Mr McCarthy is retiring this year and will be replaced by Kerry’s Asia-Pacific boss, Edmond Scanlon.

In the first quarter, Kerry increased its business volumes by 3.8%. Growth of 4.1% in its key taste and nutrition division was slightly ahead of expectation, while the consumer foods arm saw growth of 2.3%.

The latter is driven mainly by strong sales of snacking products such as Cheestrings and Mattessons. It is significant as it proves growth is being maintained in the less significant consumer foods business, which includes brands such as Charleville, Dairygold, Denny, and Low-Low.

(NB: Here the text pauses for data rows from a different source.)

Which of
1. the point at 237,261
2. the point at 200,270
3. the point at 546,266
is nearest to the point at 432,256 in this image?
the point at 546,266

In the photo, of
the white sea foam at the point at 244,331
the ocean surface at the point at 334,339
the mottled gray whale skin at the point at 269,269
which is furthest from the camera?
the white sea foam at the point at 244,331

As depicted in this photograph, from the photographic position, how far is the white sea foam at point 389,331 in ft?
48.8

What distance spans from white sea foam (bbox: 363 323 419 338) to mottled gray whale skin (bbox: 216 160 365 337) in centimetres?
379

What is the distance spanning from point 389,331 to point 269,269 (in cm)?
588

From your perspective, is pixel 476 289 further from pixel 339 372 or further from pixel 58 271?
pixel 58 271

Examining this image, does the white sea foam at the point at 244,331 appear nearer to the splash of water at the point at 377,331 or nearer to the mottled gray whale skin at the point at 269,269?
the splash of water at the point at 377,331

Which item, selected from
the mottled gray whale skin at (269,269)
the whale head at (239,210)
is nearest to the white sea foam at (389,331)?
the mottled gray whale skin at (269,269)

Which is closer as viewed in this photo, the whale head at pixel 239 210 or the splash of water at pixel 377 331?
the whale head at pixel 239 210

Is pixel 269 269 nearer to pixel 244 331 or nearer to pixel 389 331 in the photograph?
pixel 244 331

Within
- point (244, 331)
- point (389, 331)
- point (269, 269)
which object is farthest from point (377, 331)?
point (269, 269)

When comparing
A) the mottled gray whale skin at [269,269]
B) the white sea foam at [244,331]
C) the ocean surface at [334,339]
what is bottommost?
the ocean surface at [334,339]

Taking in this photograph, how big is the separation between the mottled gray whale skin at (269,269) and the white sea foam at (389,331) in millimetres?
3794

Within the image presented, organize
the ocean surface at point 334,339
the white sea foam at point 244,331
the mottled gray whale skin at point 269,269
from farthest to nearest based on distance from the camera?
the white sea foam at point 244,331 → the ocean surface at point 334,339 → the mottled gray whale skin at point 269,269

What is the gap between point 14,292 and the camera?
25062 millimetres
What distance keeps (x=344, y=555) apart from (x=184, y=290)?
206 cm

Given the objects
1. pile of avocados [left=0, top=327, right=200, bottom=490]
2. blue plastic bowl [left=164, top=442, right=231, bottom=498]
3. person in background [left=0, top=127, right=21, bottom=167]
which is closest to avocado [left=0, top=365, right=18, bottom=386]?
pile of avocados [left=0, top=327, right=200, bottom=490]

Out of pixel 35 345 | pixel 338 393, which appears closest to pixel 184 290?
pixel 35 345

Earlier this year, analysts suggested Kerry might explore a sale of its consumer arm. However, when presenting the strong 2016 annual results in February, Mr McCarthy dismissed such speculation by saying “we have no intention, whatsoever, to sell that business”.

“In a food industry characterised by higher rates of new product development and product renovation, Kerry remains highly relevant,” said Declan Morrissey of Davy Stockbrokers after yesterday’s update.

Kerry also reiterated that its balance sheet remains strong enough to facilitate “the continued organic and acquisitive growth of group businesses”.

At February’s annual results presentation, Mr McCarthy confirmed the Kerry board’s intention to be “much more acquisitive [in 2017] than last year”, saying the group could spend “anything between a couple of hundred million and €1bn” in combined outlay.

Kerry was quiet on the acquisition front last year, choosing to focus on absorbing the €1bn worth of purchases it made in 2015. Already, two purchases worth €83m in Australia and China have been made this year and more in the Asia-Pacific region are expected.